(Collected data entries)
--- start ---
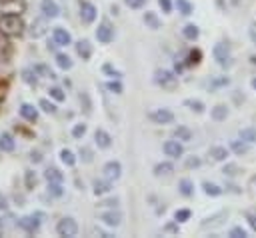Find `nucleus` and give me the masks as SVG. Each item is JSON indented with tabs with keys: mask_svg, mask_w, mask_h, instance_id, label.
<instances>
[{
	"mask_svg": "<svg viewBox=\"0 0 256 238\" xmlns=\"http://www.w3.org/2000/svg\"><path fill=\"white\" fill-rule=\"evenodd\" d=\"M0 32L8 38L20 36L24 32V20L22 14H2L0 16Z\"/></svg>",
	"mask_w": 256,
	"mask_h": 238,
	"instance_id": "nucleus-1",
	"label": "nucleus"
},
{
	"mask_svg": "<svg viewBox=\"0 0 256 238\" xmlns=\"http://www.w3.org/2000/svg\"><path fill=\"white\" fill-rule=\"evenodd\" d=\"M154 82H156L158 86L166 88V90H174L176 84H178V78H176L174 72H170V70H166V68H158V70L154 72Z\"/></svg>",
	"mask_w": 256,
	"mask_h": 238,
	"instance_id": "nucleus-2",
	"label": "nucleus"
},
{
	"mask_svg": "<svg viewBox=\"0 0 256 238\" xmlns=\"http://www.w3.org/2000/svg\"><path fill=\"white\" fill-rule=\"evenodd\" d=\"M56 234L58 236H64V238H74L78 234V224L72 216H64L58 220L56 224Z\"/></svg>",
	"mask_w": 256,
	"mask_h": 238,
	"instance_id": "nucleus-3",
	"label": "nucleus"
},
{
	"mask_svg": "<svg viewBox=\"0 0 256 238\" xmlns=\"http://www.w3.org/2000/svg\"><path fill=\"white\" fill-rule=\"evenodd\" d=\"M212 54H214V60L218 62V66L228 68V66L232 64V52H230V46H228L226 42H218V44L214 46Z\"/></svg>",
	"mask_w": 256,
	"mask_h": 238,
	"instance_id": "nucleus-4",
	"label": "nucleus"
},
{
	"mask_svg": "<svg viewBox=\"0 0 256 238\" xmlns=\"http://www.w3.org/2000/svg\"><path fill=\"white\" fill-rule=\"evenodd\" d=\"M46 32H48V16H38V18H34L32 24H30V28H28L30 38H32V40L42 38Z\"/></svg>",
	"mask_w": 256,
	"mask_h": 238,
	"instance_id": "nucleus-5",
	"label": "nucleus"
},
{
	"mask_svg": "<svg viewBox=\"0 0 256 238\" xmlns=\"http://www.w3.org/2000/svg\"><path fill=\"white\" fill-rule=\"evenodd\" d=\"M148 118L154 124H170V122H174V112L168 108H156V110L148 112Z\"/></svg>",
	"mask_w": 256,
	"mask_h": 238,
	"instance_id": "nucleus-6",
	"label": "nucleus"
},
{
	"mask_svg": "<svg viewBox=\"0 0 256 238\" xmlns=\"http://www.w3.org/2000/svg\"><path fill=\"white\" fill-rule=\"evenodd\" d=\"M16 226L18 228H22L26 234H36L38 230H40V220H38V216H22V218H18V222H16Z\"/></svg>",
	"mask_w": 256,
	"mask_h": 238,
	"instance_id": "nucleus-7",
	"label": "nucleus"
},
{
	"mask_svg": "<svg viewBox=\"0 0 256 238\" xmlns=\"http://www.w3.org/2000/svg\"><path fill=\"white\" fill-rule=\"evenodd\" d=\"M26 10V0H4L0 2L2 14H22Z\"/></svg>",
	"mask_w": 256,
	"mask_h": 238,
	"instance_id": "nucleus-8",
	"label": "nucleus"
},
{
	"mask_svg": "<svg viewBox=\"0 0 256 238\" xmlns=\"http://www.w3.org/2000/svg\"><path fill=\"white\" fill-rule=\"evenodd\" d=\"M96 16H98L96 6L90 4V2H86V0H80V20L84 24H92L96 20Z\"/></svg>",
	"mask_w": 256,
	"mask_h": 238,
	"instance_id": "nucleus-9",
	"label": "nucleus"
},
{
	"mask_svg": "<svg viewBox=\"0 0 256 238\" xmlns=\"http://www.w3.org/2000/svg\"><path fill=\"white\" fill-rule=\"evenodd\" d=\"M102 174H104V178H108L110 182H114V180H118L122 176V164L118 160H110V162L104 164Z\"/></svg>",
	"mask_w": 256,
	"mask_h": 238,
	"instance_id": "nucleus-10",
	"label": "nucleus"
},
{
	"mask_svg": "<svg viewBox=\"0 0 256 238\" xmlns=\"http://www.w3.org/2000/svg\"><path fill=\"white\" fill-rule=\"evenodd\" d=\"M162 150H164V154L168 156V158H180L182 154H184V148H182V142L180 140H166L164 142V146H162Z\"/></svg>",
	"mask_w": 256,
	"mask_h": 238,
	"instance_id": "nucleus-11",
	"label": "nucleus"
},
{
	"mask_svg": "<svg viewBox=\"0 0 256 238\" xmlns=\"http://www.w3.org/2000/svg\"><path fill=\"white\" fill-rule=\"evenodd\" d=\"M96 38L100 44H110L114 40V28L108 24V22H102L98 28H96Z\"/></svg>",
--- end ---
SET EXERCISE:
Recast every line of the entries above as a Markdown table with the columns "Index" and "Text." Number each line in order, skip blank lines, and omit the pictures.

WRITTEN SOLUTION:
| Index | Text |
|---|---|
| 1 | Find `nucleus` and give me the masks as SVG. Each item is JSON indented with tabs with keys: mask_svg, mask_w, mask_h, instance_id, label. |
| 2 | <instances> |
| 3 | [{ |
| 4 | 	"mask_svg": "<svg viewBox=\"0 0 256 238\" xmlns=\"http://www.w3.org/2000/svg\"><path fill=\"white\" fill-rule=\"evenodd\" d=\"M0 32L8 38L20 36L24 32V20L22 14H2L0 16Z\"/></svg>", |
| 5 | 	"mask_w": 256, |
| 6 | 	"mask_h": 238, |
| 7 | 	"instance_id": "nucleus-1", |
| 8 | 	"label": "nucleus" |
| 9 | }, |
| 10 | { |
| 11 | 	"mask_svg": "<svg viewBox=\"0 0 256 238\" xmlns=\"http://www.w3.org/2000/svg\"><path fill=\"white\" fill-rule=\"evenodd\" d=\"M154 82H156L158 86L166 88V90H174L176 84H178V78H176L174 72H170V70H166V68H158V70L154 72Z\"/></svg>", |
| 12 | 	"mask_w": 256, |
| 13 | 	"mask_h": 238, |
| 14 | 	"instance_id": "nucleus-2", |
| 15 | 	"label": "nucleus" |
| 16 | }, |
| 17 | { |
| 18 | 	"mask_svg": "<svg viewBox=\"0 0 256 238\" xmlns=\"http://www.w3.org/2000/svg\"><path fill=\"white\" fill-rule=\"evenodd\" d=\"M56 234L58 236H64V238H74L78 234V224L72 216H64L58 220L56 224Z\"/></svg>", |
| 19 | 	"mask_w": 256, |
| 20 | 	"mask_h": 238, |
| 21 | 	"instance_id": "nucleus-3", |
| 22 | 	"label": "nucleus" |
| 23 | }, |
| 24 | { |
| 25 | 	"mask_svg": "<svg viewBox=\"0 0 256 238\" xmlns=\"http://www.w3.org/2000/svg\"><path fill=\"white\" fill-rule=\"evenodd\" d=\"M212 54H214V60L218 62V66L228 68V66L232 64V52H230V46H228L226 42H218V44L214 46Z\"/></svg>", |
| 26 | 	"mask_w": 256, |
| 27 | 	"mask_h": 238, |
| 28 | 	"instance_id": "nucleus-4", |
| 29 | 	"label": "nucleus" |
| 30 | }, |
| 31 | { |
| 32 | 	"mask_svg": "<svg viewBox=\"0 0 256 238\" xmlns=\"http://www.w3.org/2000/svg\"><path fill=\"white\" fill-rule=\"evenodd\" d=\"M46 32H48V16H38V18H34L32 24H30V28H28L30 38H32V40L42 38Z\"/></svg>", |
| 33 | 	"mask_w": 256, |
| 34 | 	"mask_h": 238, |
| 35 | 	"instance_id": "nucleus-5", |
| 36 | 	"label": "nucleus" |
| 37 | }, |
| 38 | { |
| 39 | 	"mask_svg": "<svg viewBox=\"0 0 256 238\" xmlns=\"http://www.w3.org/2000/svg\"><path fill=\"white\" fill-rule=\"evenodd\" d=\"M148 118L154 124H170V122H174V112L168 108H156V110L148 112Z\"/></svg>", |
| 40 | 	"mask_w": 256, |
| 41 | 	"mask_h": 238, |
| 42 | 	"instance_id": "nucleus-6", |
| 43 | 	"label": "nucleus" |
| 44 | }, |
| 45 | { |
| 46 | 	"mask_svg": "<svg viewBox=\"0 0 256 238\" xmlns=\"http://www.w3.org/2000/svg\"><path fill=\"white\" fill-rule=\"evenodd\" d=\"M16 226L18 228H22L26 234H36L38 230H40V220H38V216H22V218H18V222H16Z\"/></svg>", |
| 47 | 	"mask_w": 256, |
| 48 | 	"mask_h": 238, |
| 49 | 	"instance_id": "nucleus-7", |
| 50 | 	"label": "nucleus" |
| 51 | }, |
| 52 | { |
| 53 | 	"mask_svg": "<svg viewBox=\"0 0 256 238\" xmlns=\"http://www.w3.org/2000/svg\"><path fill=\"white\" fill-rule=\"evenodd\" d=\"M26 10V0H4L0 2L2 14H22Z\"/></svg>", |
| 54 | 	"mask_w": 256, |
| 55 | 	"mask_h": 238, |
| 56 | 	"instance_id": "nucleus-8", |
| 57 | 	"label": "nucleus" |
| 58 | }, |
| 59 | { |
| 60 | 	"mask_svg": "<svg viewBox=\"0 0 256 238\" xmlns=\"http://www.w3.org/2000/svg\"><path fill=\"white\" fill-rule=\"evenodd\" d=\"M96 16H98L96 6L90 4V2H86V0H80V20L84 24H92L96 20Z\"/></svg>", |
| 61 | 	"mask_w": 256, |
| 62 | 	"mask_h": 238, |
| 63 | 	"instance_id": "nucleus-9", |
| 64 | 	"label": "nucleus" |
| 65 | }, |
| 66 | { |
| 67 | 	"mask_svg": "<svg viewBox=\"0 0 256 238\" xmlns=\"http://www.w3.org/2000/svg\"><path fill=\"white\" fill-rule=\"evenodd\" d=\"M102 174H104V178H108L110 182H114V180H118L122 176V164L118 160H110V162L104 164Z\"/></svg>", |
| 68 | 	"mask_w": 256, |
| 69 | 	"mask_h": 238, |
| 70 | 	"instance_id": "nucleus-10", |
| 71 | 	"label": "nucleus" |
| 72 | }, |
| 73 | { |
| 74 | 	"mask_svg": "<svg viewBox=\"0 0 256 238\" xmlns=\"http://www.w3.org/2000/svg\"><path fill=\"white\" fill-rule=\"evenodd\" d=\"M162 150H164V154L168 156V158H180L182 154H184V148H182V142L180 140H166L164 142V146H162Z\"/></svg>", |
| 75 | 	"mask_w": 256, |
| 76 | 	"mask_h": 238, |
| 77 | 	"instance_id": "nucleus-11", |
| 78 | 	"label": "nucleus" |
| 79 | }, |
| 80 | { |
| 81 | 	"mask_svg": "<svg viewBox=\"0 0 256 238\" xmlns=\"http://www.w3.org/2000/svg\"><path fill=\"white\" fill-rule=\"evenodd\" d=\"M96 38L100 44H110L114 40V28L108 24V22H102L98 28H96Z\"/></svg>", |